Top&Flop – Febbraio

Top

Donkey Kong Country Tropical Freeze

Recensione over 90 e media globale superiore all’80, tra cui spicca il 93 di Game Informer. Donkey Kong rappresenta sempre un prodotto particolare, che rievoca bei ricordi, che si lascia giocare a tutte le età e, perché no, in grado in minima parte di innovarsi e correggersi. È proprio questa la formula vincente di questo Country Tropical Freeze che sta facendo breccia nei cuori dei videogiocatori Nintendo.

The Last of Us: Left Behind

Il DLC di uno dei brand più amati del 2013 e di tutta la “vecchia generazione” dei titoli Playstation 3. In questo contenuto aggiuntivo il videogiocatore è chiamato a guidare Ellie in un prologo della storia narrata nel capitolo principale. In effetti, durante la main story, il passato della giovane ragazzina non è stato mai chiarito, trovando spazio solo in qualche linea di dialogo qua e là. Naughty Dog ha colpito ancora: Left Behind è un DLC con una media altissima, che Cyberludus ha promosso con 85/100. Non ci sono scuse per non giocarlo

Flop

Rambo: The Videogame

Come primo posto nei flop di febbraio forse è anche scontato. Rambo: The Videogame cade rovinosamente con tutto il peso di Silvester Stallone addosso.
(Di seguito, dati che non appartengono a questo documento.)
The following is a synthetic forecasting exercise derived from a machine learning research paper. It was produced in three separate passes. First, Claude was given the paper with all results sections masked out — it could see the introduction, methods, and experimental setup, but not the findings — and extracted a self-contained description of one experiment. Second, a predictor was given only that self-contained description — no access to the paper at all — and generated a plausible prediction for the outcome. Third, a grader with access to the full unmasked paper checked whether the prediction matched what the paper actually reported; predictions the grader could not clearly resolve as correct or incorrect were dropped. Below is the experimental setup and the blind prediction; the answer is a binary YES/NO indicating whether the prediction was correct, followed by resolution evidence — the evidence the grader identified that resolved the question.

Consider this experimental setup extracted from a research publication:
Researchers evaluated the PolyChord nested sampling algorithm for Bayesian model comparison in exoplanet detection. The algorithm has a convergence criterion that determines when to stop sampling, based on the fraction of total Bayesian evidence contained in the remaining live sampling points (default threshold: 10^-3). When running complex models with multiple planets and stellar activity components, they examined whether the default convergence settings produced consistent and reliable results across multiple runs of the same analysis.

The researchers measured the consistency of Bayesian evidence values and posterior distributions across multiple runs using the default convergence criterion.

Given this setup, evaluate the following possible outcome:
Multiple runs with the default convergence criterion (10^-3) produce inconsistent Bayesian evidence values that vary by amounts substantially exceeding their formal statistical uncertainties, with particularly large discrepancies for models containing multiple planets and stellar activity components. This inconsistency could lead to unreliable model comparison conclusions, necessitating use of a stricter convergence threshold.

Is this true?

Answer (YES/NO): YES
In un bel frullato di generi (sparatutto, action, stealth) Reef Entertainment non è riuscita a creare una sceneggiatura in grado di legare tutti gli eventi, realizzando in maniera superficiale anche il comparto tecnico. La media del gioco in versione PC è di 38, mentre quella console preferiamo non linkarvela neanche? La nostra valutazione, infine, non arriva neppure al 30/100.

Zombeer

Per il titolo Moonbite-Padaone, il secondo posto tra i flop di febbraio è causato dalla grande confusione di gameplay e storia. La nostra redazione lo ha valutato con un 50/100, tenendo conto del tempo di sviluppo, degli sforzi e delle idee, ma altri sono stati ancor più critici nei confronti di quest’ultimo videogame incentrato su morti che camminano. Il survival dall’oltretomba ha stancato, oppure è semplicemente un gioco realizzato male? La prima non sappiamo, la seconda di sicuro.

Thief

Conclude la nostra analisi dei flop lo stealth Eidos che, dopo aver vissuto intense campagne di marketing, non va oltre la media del 70 per la critica internazionale. Per Cyberludus, invece, siamo la valutazione è leggermente più alta, ma in linea con la critica internazionale. Ormai i voti vengono presi troppo sul serio e, tutto sommato, 70 non è una cattiva valutazione; tuttavia scommettiamo che Square-Enix, produttore del gioco, abbia puntato a una media ben più alta per il ritorno di Garrett.